- TO DO
Carry on the summary of the Board's decision in the Hybrigenics v. Forma post-grant review, starting after its last sentence.

- PASSAGE PROVIDED
During the week of March 18, 2019, the Patent Trial and Appeal Board (“the Board”) issued the following decision in TC 1600 instituting a post-grant review:
Hybrigenics SA v. Forma Therapeutics, Inc., No. PGR2018-00098 (Decision Granting Institution of Post-Grant Review Entered March 20, 2019). The Board instituted a post-grant review (“PGR”) sought by Hybrigenics SA (“Hybrigenics”) against U.S. Patent No. 9,840,491 (“the ’491 patent”) owned by Forma Therapeutics, Inc. (“Forma”). Hybrigenics raised three grounds for challenge: lack of written description, lack of enablement, and obviousness. PGR2018-00098, Paper 10 at 9. Forma, in turn, challenged Hybrigenics’s identification of real parties in interest. Despite finding issues with the enablement and obviousness grounds, the Board found the written description challenge was sufficiently established and instituted PGR on all grounds.

- DATASET EXTRACT
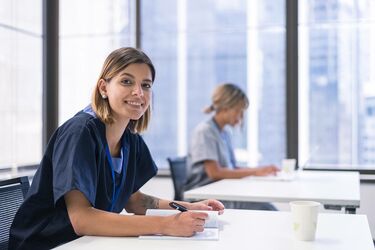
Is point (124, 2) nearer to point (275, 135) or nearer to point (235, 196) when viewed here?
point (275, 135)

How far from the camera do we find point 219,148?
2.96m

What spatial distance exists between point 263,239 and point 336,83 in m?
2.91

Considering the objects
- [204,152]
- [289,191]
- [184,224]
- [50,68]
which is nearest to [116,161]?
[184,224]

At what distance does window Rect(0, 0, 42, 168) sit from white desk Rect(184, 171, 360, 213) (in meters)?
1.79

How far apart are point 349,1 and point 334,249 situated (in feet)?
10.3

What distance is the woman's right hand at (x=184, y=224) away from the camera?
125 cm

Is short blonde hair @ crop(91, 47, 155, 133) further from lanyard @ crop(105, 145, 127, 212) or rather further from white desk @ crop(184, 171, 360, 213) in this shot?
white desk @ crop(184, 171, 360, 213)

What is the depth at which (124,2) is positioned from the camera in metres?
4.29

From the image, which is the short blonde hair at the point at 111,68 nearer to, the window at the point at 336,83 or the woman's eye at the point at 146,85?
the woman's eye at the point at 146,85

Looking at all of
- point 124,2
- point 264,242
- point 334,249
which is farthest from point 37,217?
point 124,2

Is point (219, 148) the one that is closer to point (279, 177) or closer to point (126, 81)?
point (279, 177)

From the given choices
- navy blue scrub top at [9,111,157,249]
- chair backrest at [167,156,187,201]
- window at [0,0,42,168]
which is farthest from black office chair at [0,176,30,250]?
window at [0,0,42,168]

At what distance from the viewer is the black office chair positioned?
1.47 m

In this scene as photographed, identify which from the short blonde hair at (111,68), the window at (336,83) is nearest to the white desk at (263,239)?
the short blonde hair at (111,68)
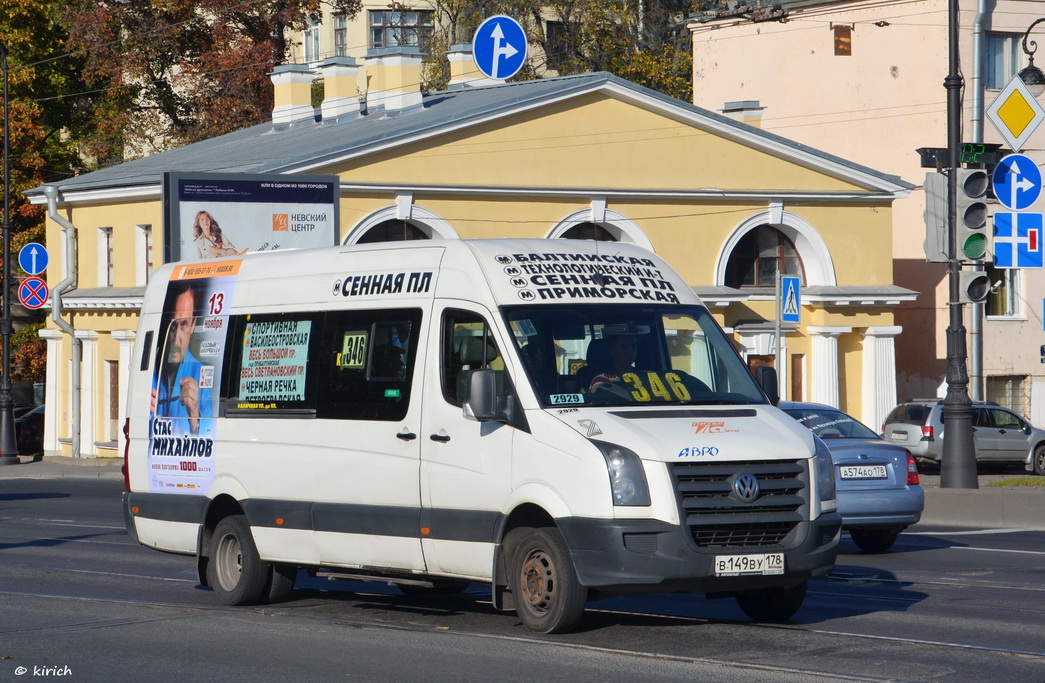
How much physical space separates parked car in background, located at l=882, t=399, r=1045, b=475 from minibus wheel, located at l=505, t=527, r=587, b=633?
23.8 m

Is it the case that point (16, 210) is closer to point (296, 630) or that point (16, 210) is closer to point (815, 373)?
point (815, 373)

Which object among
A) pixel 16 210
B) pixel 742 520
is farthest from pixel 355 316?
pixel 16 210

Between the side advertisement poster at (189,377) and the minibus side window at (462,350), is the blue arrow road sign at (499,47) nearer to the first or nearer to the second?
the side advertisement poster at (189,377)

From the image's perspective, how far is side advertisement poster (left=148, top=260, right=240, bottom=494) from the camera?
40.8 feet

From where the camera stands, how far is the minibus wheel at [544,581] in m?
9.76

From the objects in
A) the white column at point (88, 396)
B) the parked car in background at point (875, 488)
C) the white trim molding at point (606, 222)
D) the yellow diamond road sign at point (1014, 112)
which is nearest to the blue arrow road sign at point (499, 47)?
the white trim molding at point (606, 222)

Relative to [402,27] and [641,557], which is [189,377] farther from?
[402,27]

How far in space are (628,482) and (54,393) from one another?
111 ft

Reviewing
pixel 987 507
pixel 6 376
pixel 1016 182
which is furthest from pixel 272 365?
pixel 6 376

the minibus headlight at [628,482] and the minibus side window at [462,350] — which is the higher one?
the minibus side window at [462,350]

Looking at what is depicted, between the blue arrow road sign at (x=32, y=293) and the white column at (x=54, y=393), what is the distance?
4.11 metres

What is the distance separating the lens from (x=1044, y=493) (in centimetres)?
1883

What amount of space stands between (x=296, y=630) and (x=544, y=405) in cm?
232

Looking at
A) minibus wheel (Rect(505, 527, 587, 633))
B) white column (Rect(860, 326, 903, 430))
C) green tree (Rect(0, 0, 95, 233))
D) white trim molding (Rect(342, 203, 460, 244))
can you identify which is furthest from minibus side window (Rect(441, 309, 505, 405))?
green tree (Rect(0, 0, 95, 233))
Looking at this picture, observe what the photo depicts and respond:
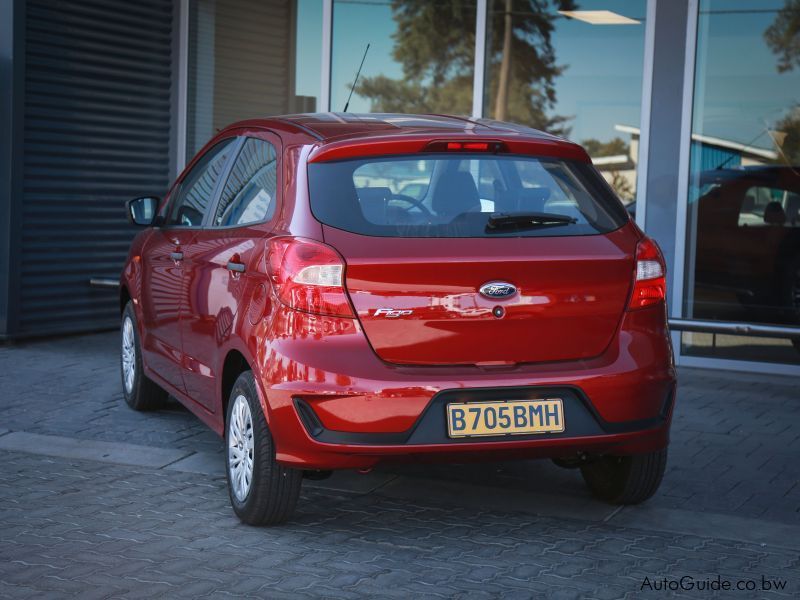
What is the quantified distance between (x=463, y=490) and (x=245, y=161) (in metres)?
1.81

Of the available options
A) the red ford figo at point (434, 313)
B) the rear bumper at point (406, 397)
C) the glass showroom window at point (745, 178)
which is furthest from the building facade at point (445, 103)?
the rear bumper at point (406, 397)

--

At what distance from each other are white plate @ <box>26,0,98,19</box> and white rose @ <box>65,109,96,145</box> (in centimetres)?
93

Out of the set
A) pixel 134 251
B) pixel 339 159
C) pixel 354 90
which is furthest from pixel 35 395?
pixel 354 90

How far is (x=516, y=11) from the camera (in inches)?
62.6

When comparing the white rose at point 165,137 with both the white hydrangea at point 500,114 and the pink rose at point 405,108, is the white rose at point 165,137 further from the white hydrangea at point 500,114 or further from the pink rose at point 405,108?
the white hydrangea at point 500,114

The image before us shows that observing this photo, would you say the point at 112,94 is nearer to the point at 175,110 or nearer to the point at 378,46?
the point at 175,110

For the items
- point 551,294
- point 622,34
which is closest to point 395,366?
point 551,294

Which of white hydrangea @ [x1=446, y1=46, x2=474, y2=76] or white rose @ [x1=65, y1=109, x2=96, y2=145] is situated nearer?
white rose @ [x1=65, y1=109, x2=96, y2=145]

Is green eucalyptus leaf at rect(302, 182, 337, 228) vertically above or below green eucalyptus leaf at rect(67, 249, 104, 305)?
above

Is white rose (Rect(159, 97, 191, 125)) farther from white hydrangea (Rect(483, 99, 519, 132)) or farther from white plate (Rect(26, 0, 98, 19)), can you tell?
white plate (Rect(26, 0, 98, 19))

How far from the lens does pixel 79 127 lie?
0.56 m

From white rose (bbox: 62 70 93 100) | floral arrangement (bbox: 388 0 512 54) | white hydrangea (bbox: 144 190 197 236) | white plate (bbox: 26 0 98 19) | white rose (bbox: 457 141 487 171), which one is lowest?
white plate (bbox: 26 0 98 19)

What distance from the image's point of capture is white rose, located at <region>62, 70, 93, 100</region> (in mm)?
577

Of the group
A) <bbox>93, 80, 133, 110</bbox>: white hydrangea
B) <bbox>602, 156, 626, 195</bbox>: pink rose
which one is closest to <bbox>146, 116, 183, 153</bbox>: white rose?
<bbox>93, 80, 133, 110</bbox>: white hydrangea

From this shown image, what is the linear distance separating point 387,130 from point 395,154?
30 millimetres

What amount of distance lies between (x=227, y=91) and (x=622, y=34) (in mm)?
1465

--

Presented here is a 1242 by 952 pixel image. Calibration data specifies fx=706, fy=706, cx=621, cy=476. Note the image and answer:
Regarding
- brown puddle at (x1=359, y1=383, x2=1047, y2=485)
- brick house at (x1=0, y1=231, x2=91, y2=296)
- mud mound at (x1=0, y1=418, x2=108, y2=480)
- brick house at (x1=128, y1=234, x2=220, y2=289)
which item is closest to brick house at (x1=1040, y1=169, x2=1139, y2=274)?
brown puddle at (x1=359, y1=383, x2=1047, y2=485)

- YOUR RESPONSE
The claims at issue cover inhibitors of “ubiquitin-specific protease 7,” or USP7, which have potential to treat cancers and other disorders. The claims specifically cover compounds of a certain chemical formula and pharmaceutically acceptable salts, hydrates, solvates, prodrugs, stereoisomers, and tautomers of those compounds. Id. at 3.
The Board first considered Forma’s challenge to the identification of real parties in interest; according to Forma, a third party collaborating with Hybrigenics and two U.S. subsidiaries of Hybrigenics should have been listed. Id. at 11. The Board disagreed because Forma presented no evidence that (1) the third party controlled, directed, financed, or participated in the PGR petition; or (2) the two U.S. subsidiaries were involved in the petition, that Hybrigenics served as their proxy, or that they were intermediaries through which a real party in interest exercised control. Id. at 14–18.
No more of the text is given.